- **SHORT TASK**
Print exactly the lines from the one containing "From the listed items" through the last line of the listing, both included.

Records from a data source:
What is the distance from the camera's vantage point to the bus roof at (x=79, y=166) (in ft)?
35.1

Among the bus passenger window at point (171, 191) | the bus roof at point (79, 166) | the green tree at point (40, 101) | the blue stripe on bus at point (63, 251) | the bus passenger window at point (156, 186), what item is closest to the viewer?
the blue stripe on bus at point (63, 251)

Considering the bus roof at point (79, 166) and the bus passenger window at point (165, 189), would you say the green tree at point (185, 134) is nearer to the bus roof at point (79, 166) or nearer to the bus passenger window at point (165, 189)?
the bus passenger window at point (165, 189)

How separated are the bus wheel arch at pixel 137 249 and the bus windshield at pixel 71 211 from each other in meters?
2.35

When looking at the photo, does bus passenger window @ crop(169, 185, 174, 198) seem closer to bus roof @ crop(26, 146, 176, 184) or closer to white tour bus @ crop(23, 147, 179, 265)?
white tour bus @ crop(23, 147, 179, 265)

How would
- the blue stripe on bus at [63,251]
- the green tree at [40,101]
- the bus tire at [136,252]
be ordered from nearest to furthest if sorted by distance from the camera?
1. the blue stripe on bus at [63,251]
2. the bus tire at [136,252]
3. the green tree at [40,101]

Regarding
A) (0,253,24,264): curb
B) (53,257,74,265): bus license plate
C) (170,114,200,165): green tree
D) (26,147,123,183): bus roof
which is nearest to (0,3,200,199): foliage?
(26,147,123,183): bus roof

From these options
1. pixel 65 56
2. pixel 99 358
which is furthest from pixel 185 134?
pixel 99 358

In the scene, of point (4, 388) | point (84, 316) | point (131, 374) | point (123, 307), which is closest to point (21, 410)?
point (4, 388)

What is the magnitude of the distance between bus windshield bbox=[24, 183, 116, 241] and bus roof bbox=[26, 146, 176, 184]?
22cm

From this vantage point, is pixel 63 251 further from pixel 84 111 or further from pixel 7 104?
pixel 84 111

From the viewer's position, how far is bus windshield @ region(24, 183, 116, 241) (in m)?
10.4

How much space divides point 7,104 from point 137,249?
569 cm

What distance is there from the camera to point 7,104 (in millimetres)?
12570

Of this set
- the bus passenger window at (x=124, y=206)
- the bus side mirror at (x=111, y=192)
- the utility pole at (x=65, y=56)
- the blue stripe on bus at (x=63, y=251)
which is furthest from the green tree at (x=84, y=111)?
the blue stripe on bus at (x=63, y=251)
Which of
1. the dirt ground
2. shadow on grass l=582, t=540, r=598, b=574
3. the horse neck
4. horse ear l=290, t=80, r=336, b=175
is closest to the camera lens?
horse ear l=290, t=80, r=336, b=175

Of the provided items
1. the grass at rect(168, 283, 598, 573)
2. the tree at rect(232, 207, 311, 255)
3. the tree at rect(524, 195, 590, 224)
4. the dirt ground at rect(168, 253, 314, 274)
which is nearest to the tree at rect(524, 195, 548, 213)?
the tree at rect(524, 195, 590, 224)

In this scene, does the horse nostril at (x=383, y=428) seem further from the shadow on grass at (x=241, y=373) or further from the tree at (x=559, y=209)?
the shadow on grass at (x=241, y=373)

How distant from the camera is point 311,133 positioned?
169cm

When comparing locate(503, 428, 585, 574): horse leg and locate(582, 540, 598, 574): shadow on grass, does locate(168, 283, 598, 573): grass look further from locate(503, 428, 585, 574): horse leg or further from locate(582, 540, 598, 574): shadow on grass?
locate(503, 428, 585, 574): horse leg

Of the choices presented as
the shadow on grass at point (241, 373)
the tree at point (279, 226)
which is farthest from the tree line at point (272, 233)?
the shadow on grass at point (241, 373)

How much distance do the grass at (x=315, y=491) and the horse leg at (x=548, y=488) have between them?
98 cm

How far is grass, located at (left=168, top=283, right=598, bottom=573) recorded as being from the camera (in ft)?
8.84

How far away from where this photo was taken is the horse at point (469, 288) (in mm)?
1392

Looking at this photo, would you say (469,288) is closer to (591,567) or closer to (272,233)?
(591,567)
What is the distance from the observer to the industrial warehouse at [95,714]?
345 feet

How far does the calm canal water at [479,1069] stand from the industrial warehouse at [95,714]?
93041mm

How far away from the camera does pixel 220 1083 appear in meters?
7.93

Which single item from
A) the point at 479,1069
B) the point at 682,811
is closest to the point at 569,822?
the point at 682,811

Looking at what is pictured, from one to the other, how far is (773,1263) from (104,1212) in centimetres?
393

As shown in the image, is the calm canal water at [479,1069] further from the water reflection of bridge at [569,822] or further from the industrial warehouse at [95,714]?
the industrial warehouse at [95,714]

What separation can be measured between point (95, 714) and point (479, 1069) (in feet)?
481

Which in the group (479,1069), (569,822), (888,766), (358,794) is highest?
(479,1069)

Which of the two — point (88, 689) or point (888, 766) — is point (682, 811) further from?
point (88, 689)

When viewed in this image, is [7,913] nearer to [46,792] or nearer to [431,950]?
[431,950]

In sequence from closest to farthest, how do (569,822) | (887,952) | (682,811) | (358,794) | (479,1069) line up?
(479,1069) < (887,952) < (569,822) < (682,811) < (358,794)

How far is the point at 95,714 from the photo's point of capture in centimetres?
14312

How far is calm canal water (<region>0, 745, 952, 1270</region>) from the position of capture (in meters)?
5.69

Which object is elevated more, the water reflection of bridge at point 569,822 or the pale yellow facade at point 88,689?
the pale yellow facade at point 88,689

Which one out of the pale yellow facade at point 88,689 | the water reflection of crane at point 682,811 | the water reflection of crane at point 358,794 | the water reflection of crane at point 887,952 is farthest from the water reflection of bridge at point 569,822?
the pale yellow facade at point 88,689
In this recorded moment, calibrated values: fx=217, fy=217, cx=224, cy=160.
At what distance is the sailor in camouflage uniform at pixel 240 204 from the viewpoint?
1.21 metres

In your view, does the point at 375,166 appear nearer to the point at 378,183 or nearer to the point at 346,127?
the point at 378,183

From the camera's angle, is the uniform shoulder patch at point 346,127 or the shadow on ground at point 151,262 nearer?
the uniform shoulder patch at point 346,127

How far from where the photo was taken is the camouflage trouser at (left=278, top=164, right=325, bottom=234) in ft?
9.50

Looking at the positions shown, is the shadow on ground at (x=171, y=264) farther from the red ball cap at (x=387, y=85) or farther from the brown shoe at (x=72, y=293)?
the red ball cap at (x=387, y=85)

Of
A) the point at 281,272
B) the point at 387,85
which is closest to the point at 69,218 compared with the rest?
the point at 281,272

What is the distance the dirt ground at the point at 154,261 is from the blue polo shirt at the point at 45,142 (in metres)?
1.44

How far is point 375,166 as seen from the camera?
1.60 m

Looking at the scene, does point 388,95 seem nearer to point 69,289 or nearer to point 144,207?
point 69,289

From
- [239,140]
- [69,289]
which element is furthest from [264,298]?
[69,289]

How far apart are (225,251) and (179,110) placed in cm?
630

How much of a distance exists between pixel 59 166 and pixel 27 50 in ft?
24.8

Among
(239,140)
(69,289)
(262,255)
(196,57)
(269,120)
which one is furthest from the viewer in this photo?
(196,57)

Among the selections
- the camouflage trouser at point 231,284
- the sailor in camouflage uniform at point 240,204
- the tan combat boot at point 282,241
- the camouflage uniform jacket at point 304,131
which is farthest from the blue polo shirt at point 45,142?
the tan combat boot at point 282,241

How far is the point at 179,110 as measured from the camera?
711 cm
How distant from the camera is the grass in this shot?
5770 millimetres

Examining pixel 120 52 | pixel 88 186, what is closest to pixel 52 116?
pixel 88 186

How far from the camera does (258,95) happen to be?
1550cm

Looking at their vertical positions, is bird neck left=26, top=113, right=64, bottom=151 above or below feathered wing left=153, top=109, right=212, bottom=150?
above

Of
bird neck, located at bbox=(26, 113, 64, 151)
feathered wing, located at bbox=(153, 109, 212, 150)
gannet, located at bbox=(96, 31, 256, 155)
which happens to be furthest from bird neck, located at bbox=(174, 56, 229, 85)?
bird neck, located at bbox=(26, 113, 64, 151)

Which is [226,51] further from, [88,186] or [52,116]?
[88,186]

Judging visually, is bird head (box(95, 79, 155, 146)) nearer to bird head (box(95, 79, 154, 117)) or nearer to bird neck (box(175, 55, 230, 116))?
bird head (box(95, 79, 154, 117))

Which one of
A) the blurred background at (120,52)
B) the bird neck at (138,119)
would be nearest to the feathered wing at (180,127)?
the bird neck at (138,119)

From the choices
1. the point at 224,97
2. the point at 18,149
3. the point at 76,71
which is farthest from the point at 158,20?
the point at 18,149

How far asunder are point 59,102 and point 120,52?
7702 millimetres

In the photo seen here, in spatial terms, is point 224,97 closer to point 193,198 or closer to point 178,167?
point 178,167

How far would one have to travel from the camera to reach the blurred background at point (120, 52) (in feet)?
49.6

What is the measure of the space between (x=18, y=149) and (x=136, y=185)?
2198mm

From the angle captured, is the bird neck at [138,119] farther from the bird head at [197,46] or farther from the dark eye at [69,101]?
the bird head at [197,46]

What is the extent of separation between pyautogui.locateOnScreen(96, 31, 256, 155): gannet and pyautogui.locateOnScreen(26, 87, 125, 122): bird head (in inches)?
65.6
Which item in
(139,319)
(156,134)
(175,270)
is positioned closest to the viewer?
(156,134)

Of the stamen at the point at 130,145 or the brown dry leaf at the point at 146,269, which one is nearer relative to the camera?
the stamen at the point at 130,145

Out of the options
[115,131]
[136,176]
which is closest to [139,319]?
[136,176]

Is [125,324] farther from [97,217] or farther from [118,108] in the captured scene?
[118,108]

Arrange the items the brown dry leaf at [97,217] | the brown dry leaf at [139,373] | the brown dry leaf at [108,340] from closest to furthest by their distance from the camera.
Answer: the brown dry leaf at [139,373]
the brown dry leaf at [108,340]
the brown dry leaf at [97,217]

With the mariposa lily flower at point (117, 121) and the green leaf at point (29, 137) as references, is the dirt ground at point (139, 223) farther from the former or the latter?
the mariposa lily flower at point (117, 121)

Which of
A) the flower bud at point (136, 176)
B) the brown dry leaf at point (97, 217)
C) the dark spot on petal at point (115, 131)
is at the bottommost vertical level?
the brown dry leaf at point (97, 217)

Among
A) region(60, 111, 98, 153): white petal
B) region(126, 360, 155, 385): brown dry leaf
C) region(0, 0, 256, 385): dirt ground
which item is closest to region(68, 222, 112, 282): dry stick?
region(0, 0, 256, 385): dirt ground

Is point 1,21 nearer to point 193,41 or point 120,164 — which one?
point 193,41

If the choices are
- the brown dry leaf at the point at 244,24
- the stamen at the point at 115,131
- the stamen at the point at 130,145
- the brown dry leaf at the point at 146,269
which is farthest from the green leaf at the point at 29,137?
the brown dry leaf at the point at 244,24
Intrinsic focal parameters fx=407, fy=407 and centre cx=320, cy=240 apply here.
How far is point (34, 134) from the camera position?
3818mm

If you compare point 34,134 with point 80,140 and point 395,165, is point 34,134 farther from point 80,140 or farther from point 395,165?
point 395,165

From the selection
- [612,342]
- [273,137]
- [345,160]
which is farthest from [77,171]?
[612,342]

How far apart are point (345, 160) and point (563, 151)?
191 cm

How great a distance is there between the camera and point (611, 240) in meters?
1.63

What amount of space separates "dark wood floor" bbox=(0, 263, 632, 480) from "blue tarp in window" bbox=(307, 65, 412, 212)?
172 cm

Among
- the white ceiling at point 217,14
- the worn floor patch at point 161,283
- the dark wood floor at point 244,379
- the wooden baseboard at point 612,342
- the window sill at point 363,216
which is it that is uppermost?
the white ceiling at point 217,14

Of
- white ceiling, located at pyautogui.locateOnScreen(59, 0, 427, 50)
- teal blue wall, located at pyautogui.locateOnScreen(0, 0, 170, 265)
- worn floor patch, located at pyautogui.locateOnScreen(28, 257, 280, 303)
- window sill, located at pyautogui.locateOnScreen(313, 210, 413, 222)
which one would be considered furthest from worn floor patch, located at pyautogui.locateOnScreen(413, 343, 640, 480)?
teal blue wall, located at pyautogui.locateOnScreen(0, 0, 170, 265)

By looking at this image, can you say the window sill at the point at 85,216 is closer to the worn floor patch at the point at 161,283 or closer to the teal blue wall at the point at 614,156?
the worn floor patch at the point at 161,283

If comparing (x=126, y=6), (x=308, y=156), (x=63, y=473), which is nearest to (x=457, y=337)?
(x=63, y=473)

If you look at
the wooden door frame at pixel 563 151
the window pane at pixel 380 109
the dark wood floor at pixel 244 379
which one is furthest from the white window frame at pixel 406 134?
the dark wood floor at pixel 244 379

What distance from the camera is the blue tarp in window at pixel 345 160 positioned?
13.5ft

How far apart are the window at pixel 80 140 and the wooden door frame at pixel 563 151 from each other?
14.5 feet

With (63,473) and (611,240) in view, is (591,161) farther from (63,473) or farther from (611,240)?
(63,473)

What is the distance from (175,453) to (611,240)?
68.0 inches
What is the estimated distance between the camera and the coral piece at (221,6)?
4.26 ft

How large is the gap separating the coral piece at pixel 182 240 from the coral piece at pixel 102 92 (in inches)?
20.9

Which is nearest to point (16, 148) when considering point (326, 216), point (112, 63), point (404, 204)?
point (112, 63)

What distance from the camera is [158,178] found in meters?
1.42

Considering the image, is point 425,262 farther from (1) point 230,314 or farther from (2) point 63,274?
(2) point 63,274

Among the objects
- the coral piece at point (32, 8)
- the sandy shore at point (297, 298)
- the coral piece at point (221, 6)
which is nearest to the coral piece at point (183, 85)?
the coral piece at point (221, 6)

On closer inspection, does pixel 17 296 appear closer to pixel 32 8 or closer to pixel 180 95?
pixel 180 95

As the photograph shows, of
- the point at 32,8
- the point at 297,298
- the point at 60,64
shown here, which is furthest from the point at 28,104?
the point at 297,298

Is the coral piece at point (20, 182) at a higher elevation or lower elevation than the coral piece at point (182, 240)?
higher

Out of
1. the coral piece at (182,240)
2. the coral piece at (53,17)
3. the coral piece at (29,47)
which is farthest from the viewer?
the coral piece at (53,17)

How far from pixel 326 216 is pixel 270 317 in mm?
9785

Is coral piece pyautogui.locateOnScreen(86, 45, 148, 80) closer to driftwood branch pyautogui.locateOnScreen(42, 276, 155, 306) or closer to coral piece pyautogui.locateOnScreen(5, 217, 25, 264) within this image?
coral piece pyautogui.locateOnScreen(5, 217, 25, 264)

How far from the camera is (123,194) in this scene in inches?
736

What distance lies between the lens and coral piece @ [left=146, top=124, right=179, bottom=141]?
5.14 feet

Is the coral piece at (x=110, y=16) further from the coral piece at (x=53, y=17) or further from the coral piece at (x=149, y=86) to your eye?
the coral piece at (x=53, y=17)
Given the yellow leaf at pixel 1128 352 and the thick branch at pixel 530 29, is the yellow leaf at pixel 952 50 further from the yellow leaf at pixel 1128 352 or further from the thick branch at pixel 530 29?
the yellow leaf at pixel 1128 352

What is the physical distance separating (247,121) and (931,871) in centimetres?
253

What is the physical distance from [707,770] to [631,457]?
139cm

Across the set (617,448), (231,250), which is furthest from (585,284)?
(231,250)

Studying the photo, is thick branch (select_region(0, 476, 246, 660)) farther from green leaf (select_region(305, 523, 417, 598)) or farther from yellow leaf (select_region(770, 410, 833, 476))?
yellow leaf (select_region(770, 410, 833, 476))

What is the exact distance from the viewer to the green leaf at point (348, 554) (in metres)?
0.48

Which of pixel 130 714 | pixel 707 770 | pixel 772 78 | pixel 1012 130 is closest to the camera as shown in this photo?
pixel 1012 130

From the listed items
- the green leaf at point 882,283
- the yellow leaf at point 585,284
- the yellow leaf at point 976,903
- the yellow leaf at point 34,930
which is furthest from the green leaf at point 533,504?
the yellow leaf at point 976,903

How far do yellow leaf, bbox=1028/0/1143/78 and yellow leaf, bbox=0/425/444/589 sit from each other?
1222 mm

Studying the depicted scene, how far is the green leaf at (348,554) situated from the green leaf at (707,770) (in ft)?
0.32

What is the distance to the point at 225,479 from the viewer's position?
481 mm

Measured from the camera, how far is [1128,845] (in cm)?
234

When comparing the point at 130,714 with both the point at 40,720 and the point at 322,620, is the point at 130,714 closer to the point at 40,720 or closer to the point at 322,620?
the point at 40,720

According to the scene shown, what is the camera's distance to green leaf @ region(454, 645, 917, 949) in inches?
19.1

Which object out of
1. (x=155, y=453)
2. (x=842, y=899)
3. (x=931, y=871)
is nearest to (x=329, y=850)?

- **RESULT FOR THIS TASK**
From the listed items
- the green leaf at point 882,283
- the yellow leaf at point 585,284
- the yellow leaf at point 976,903
- the yellow leaf at point 34,930
which is furthest from the green leaf at point 533,504?
the yellow leaf at point 976,903

How far do yellow leaf, bbox=1028/0/1143/78 and yellow leaf, bbox=0/425/444/589 sit from each other?
1222 mm

Studying the depicted scene, how far is the green leaf at (348,554) situated from the green leaf at (707,770) (in ft)?
0.32

What is the distance to the point at 225,479 from the viewer's position?
481 mm

Measured from the camera, how far is [1128,845] (in cm)?
234

When comparing the point at 130,714 with both the point at 40,720 and the point at 322,620, is the point at 130,714 closer to the point at 40,720 or closer to the point at 322,620?
the point at 40,720

According to the scene shown, what is the camera's distance to green leaf @ region(454, 645, 917, 949) in inches?
19.1

Which object out of
1. (x=155, y=453)
2. (x=842, y=899)
3. (x=931, y=871)
is nearest to (x=329, y=850)?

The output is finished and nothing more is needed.